As the first major museum exhibition in Germany for many year, the MMK Museum für Moderne Kunst is showcasing 60 works by Bernard Buffet (1928 – 1999) stretching across six decades of artistic endeavor. The exhibition is thus dedicated to an artist who was once feted as being one of France’s most important painters and the legitimate successor of Picasso. As the »painter of existentialism« and the man who found the images to describe post-War sensitivities, Buffet’s works had a visual presence and renown in West Europe that almost no other painter has achieved since. This immense popularity in the 1950s and 1960s was followed by critics and the institutional art world both rejecting his work most incisively. The vitriolic tone of this rejection intimates that Buffet should be considered someone who was suppressed rather than forgotten. And a knowledge of his oeuvre is usually based on a few themes that thanks to their mass dissemination and popularity have taken deep root in our memories. This limited awareness contrasts sharply with the sheer infinite range of his subject matter and his incredible productivity.

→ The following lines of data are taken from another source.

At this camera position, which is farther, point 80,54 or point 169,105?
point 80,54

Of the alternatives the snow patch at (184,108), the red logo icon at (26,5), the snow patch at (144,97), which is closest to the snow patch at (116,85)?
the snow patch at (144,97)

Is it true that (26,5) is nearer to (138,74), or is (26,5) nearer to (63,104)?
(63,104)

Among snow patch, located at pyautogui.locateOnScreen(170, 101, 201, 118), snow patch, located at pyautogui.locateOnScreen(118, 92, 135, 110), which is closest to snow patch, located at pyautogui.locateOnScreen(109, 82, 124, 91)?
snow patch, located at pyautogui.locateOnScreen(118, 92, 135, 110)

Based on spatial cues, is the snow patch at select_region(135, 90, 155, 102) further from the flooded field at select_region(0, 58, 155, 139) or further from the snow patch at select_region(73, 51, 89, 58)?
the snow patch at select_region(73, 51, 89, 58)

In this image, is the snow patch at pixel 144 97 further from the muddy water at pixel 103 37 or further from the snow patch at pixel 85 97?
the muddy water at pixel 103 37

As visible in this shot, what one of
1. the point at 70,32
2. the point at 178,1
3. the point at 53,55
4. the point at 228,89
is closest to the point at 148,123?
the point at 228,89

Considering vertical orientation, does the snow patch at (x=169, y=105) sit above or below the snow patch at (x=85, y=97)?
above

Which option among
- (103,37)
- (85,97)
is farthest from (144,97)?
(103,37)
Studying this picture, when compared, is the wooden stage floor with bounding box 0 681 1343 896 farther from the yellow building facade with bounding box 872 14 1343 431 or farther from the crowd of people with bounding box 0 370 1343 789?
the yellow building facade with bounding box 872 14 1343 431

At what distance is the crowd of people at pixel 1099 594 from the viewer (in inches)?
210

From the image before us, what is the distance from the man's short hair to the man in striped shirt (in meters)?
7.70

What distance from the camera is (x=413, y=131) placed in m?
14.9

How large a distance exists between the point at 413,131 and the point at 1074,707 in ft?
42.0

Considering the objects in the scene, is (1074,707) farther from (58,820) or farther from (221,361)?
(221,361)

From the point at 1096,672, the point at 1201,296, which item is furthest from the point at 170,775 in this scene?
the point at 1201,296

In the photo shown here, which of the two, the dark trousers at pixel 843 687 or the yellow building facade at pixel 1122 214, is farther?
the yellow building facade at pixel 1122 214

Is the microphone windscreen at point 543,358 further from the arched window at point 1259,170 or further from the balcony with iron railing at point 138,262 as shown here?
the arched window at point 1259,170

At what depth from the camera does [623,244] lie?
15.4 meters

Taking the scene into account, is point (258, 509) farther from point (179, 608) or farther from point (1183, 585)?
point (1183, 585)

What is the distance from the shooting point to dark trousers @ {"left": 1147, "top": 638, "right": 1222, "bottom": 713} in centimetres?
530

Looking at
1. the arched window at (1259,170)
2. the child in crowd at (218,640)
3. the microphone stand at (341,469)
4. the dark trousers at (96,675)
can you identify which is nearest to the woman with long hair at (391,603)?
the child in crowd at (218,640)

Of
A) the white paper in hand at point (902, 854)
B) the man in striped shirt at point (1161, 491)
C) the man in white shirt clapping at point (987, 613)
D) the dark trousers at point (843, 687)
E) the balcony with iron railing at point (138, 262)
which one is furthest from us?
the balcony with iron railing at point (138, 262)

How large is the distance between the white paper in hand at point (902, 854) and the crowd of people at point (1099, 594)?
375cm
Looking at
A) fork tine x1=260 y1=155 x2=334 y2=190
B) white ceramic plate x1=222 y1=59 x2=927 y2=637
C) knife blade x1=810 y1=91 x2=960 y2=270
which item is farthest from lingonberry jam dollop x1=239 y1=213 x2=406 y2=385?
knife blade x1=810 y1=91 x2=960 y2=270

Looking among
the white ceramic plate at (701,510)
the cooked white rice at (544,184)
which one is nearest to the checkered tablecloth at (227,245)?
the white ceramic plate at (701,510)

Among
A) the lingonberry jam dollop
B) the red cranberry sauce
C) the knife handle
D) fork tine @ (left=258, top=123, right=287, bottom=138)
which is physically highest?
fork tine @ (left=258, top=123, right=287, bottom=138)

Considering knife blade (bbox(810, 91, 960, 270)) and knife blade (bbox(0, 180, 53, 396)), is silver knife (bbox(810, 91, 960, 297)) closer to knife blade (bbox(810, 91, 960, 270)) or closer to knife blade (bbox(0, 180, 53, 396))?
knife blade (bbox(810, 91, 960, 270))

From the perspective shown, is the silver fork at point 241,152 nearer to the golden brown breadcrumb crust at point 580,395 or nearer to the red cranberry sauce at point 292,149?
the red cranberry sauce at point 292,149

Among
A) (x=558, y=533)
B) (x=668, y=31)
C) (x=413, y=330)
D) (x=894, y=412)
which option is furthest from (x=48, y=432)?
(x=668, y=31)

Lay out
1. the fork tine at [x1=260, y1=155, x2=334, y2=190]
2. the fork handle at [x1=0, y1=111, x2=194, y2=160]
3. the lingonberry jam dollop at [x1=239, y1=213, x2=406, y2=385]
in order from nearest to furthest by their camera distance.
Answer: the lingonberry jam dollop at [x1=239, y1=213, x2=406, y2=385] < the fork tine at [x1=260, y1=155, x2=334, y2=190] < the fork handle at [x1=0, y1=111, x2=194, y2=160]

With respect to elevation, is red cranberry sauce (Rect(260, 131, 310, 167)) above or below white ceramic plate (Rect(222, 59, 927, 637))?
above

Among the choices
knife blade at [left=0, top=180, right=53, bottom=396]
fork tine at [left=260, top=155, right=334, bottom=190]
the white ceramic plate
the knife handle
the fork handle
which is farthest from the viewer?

He hardly varied his style through the decades, and more recent commentators have termed it »congealed«, »frozen« and »cold«, but with it Bernard Buffet transformed an inconceivable number of themes, be they violent or trivial, into paintings. His oeuvre contains series of works on the Passion of Christ, on Dante’s »Divine Comedy«, or on the theme of death, just as it does cityscapes, apes and automobiles. Thanks to this unmistakable style, Bernard Buffet emerged as a trademark brand, one also lent expression by his exalted signature.
Bernard Buffet quite vehemently insisted on calling himself a painter, not an artist. Art that was not bonded to craftsmanship and mastery was, so he felt, trickery. His traditional view of art and of his role also set him apart from the world of painting that surrounded him in the closing stages of the 20th century, which not infrequently endeavored to salvage something by relying on irony. Unlike this approach, Buffet painted beyond all ironic reservations. His retention of figuration and the traditional themes of the history of painting was (as regards the financial success of the undertaking) considered conservative, not to say reactionary. With his insistence on continuing down the path he had initially embarked on he exposed himself to criticism and the accusation that he merely created kitsch. The one camp considered his brush style anachronistic and repetitive, the other discerned n Buffet’s production and reception strategies a precursor of Pop Art. The way he developed his themes serially, the immense scale of his output, and the mass dissemination of reproductions are the reason we can sense an affinity between him and Warhol who termed Buffet his favorite artist and the »last famous painter«.
The MMK exhibition will present a broad spectrum of this polarizing oeuvre and put it up for renewed discussion. Alongside outstanding early works, such as a famous, large-size crucifixion, there will specifically be examples of the series so characteristic of his work: »L'horreur de la guerre«, dating from 1954; »Le Cirque« painted in 1955; four canvases from the 1984 series »L’Automobile«; and the complete Jules Verne cycle of »Vingt mille lieues sous les mers«, produced in 1989.